On July 18, 2014, the National Futures Association (NFA) fined Forex Capital Markets LLC (FXCM) for doing business with an unregistered entity that was required to be registered, and for failing to submit trade data to the NFA.
In August 2013, the NFA conducted examinations of FXCM, which included a review of some of FXCM’s client accounts. One such account was for Revelation Forex Fund LLP (Revelation), which had opened an account with FXCM in July of 2011. Revelation was required to be registered as a Commodity Pool Operator with the Commodity Futures Trading Commissions (CFTC). They had filed for an exemption to this requirement, on the basis that they would only trade a de minimus amount of forex. After being informed of this, FXCM agreed to open an account for them, and in fact allowed them to open an additional 11 accounts, 9 of which included forex trading. However, Revelation did not qualify for the exemption. Based on all of these accounts, and all the forex that was traded in them, FXCM should have determined that Revelation did not qualify for the de minimus exemption, and therefore should have been registered with the CFTC. The NFA concluded that FXCM did not take adequate steps to ensure they were not conducting business with an unregistered entity that required registration.
During the same review of FXCM in August 2013, the NFA determined that for most of 2013, FXCM submitted incomplete trade execution data to the NFA via the FORTRESS system. In all, millions of trade executions were not submitted to the NFA during the period. Further, in 2014 FXCM failed to report required adjustments to FORTRESS data within the timelines specified by NFA compliance rules.

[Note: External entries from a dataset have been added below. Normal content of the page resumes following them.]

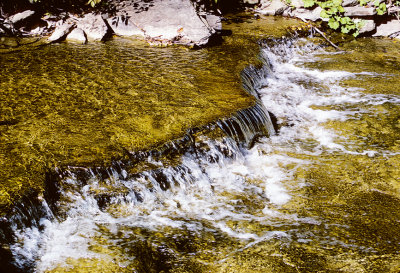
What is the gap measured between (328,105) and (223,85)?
2498 millimetres

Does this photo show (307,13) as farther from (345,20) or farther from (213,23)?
(213,23)

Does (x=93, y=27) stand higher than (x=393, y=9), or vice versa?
(x=93, y=27)

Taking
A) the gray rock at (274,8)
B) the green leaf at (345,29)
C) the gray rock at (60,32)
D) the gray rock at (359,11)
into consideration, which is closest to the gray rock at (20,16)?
the gray rock at (60,32)

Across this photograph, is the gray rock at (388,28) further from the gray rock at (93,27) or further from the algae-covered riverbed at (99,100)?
the gray rock at (93,27)

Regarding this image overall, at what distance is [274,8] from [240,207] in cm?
966

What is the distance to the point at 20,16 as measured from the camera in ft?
28.1

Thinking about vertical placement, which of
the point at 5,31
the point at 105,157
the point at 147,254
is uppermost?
the point at 5,31

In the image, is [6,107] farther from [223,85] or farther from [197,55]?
[197,55]

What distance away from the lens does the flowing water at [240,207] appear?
130 inches

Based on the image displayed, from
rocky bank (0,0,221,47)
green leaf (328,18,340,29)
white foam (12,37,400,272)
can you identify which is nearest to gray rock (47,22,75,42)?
rocky bank (0,0,221,47)

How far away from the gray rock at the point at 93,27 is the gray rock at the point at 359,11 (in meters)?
7.77

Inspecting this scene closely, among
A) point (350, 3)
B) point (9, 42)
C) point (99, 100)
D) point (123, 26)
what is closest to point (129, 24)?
point (123, 26)

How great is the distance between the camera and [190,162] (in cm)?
455

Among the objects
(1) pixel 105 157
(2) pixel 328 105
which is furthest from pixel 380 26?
(1) pixel 105 157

Based on the allegations made to FXCM by the NFA, FXCM submitted an offer to settle the complaint, which did not admit or deny the allegations. The NFA agreed to the offer and ordered FXCM to pay a fine to $200,000. The complete details of this regulatory action can be found on the NFA website.
So is FXCM a scam broker?
This regulatory action against FXCM is not enough to conclude that FXCM are scammers. The average retail client of FXCM was not likely harmed because of FXCM’s behavior in this matter. However, this is not the first time that the regulators have taken action against FXCM. There are four separate instances of FXCM being fined by the regulators prior to this event for various reasons. Any potential client of FXCM may wish to consider this pattern of regulatory action against FXCM before making their decision to select a broker.
FXCM is an online foreign exchange dealer registered with the NFA under NFA ID 0309179. They are registered as a Futures Commission Merchant and a Retail Foreign Exchange Dealer with the CFTC. They are also regulated by the FCA in the UK under #217689 and the ASIC in Australia under AFSL #309763. They are headquartered in New York, USA and are a publicly traded company trading on the New York Stock Exchange. They are one of the largest forex dealers offering services to retail clients.